Features I especially enjoyed of this work are not solely what it is in itself, but the effect that it has had while reading it. Moore’s prose within in is unchecked, luscious, excessive–unrealistic, out-of-control, then blunt and considered. His depiction of characters is both fond and savage, sympathetic and cutting; even the discourses with angels and devils reek of an egalitarian familiarity. There is a fearlessness in the choices he makes.
As I said, I turned to this book when I was disillusioned with my own work, burnt out, tired, and annoyed with the demands that I felt were being made of writers in general. In part I addressed my dissatisfaction by returning to the craft rather than the content of art, trying to reignite a passion that had been drained.
In tandem with that work, I found that having Alan Moore’s book around as a companion proved to be several types of inspiration at once: first, it reminded me what can be done with literature, what Moore himself in one of his radio interviews described as “destroying the novel”. Second, it showed me someone absolutely, incontrovertibly enjoying himself writing exactly what he wanted to write without any thought to anyone else. And thirdly, it showed me someone writing how he wanted to write, too.
The fact that it was published at all is almost certainly 100% down to that “someone” writing the way he wanted to and what he wanted to being Alan Moore; but writing only with an eye to whether or not someone would be prepared to publish my work has been a choke collar on creativity every time it’s been applied.
Ordinarily I’d say something critical here, but frankly I’m impressed anyone’s managed to typeset this much text, never mind write something with this kind of scope. Yes, there are failings. Yes, there moments of thinness; moments that could be edited. Yes, it repeats itself. Yes, some parts will make people wince. That all seems to be caught up in the point of the work: existence is far more morally, socially, chronologically, and emotionally complex than we will ever give it credit for, and we look for meaning in it to excavate a path through that complexity. Throwing other people’s meanings into the incinerator and destroying their connections is a particularly brutal form of destruction.

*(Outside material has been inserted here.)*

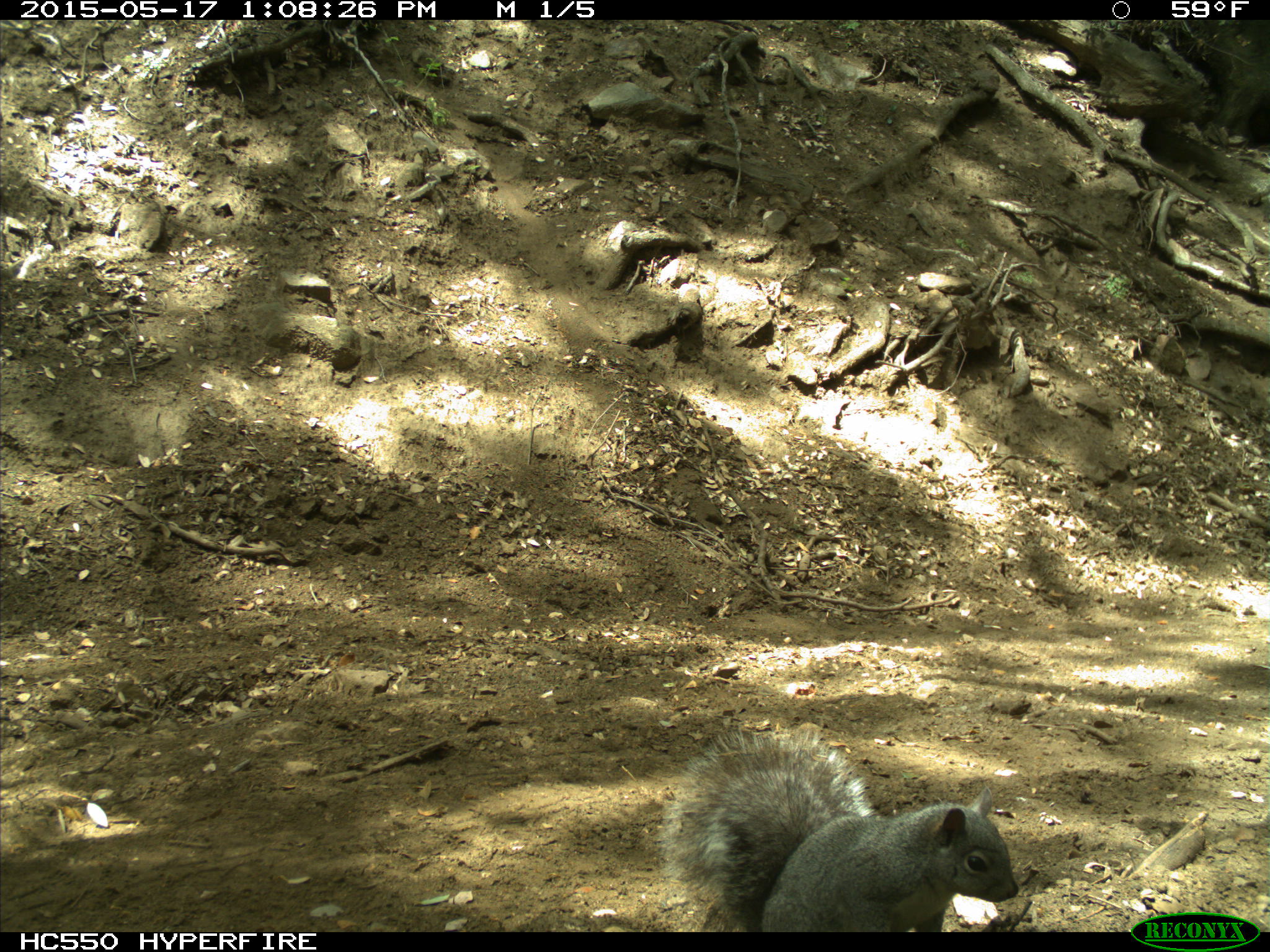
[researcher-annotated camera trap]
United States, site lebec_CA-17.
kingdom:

It feels self-indulgent because it is self-indulgent, and I feel there should be space for this kind of self-indulgence in the literary world. Morally–and for the sake of variety, and for the sake of justice, and preventing cultural stagnation–I think the kind of self-indulgence and art-for-arts-sake that this represents should be something that is equally available to the writers who don’t have the benefit of being Alan Moore (in particular BAME authors in the UK) and I get the impression from the views expressed both in the text and in the interviews that he feels that too.
I won’t recommend or condemn the book: that would be missing the point.